## [INSTRUCTIONS TO FOLLOW]
Exactly reproduce the lines beginning with the line that includes "CORPORATE BONDS" and ending with the last line of the data.

___ THE RECORDS

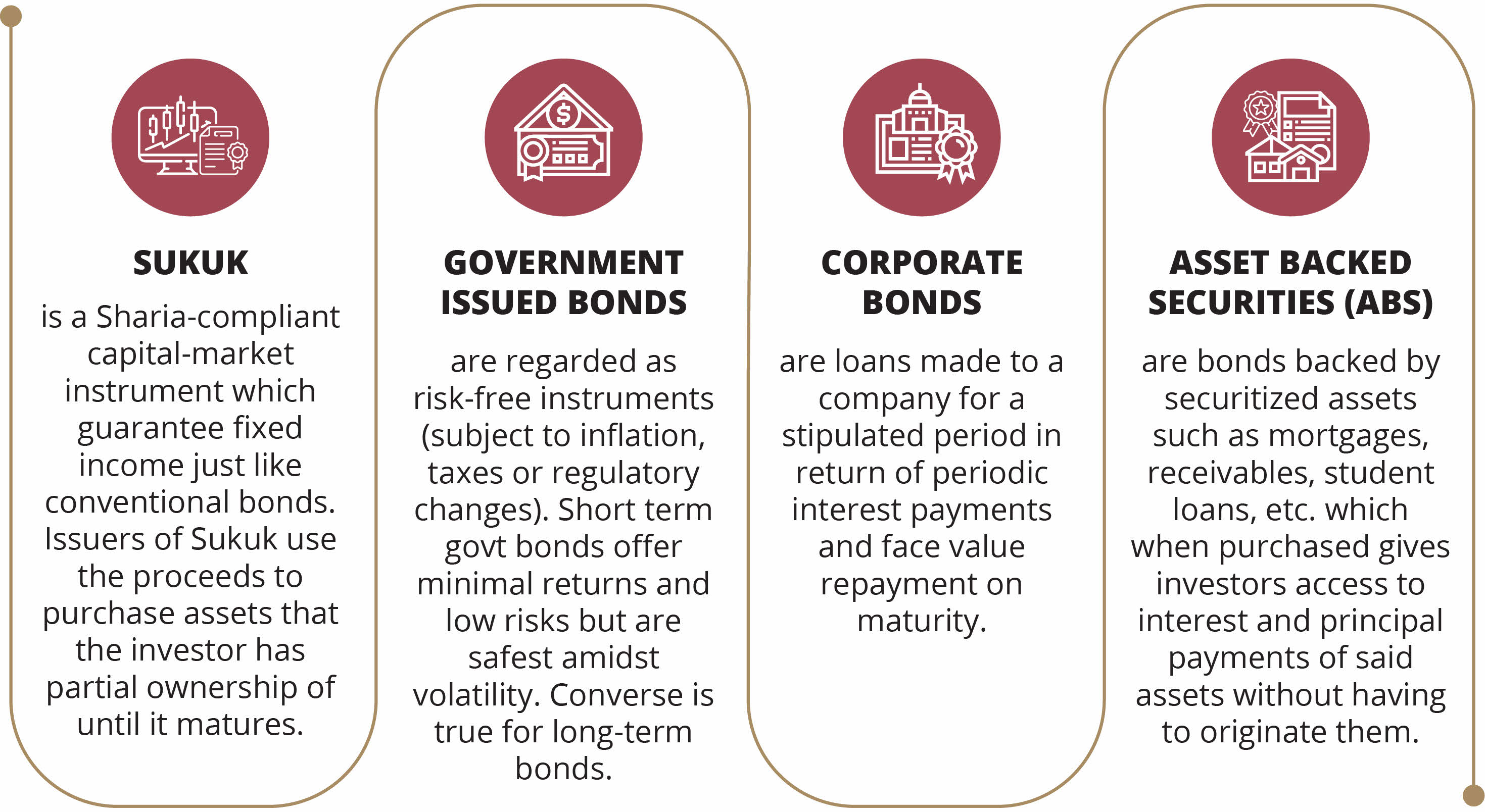 SUKUK

is a Sharia-compliant capital-market instrument which guarantee fixed income just like conventional bonds. Issuers of Sukuk use the proceeds to purchase assets that the investor has partial ownership of until it matures.

GOVERNMENT ISSUED BONDS

are regarded as risk-free instruments (subject to inflation, taxes or regulatory changes). Short term govt bonds offer minimal returns and low risks but are safest amidst volatility. Converse is true for long-term bonds.

CORPORATE BONDS

are loans made to a company for a stipulated period in return of periodic interest payments and face value repayment on maturity.

ASSET BACKED SECURITIES (ABS)

are bonds backed by securitized assets such as mortgages, receivables, student loans, etc. which when purchased gives investors access to interest and principal payments of said assets without having to originate them.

______

## [SOLUTION TO THE EXERCISE]
CORPORATE BONDS

are loans made to a company for a stipulated period in return of periodic interest payments and face value repayment on maturity.

ASSET BACKED SECURITIES (ABS)

are bonds backed by securitized assets such as mortgages, receivables, student loans, etc. which when purchased gives investors access to interest and principal payments of said assets without having to originate them.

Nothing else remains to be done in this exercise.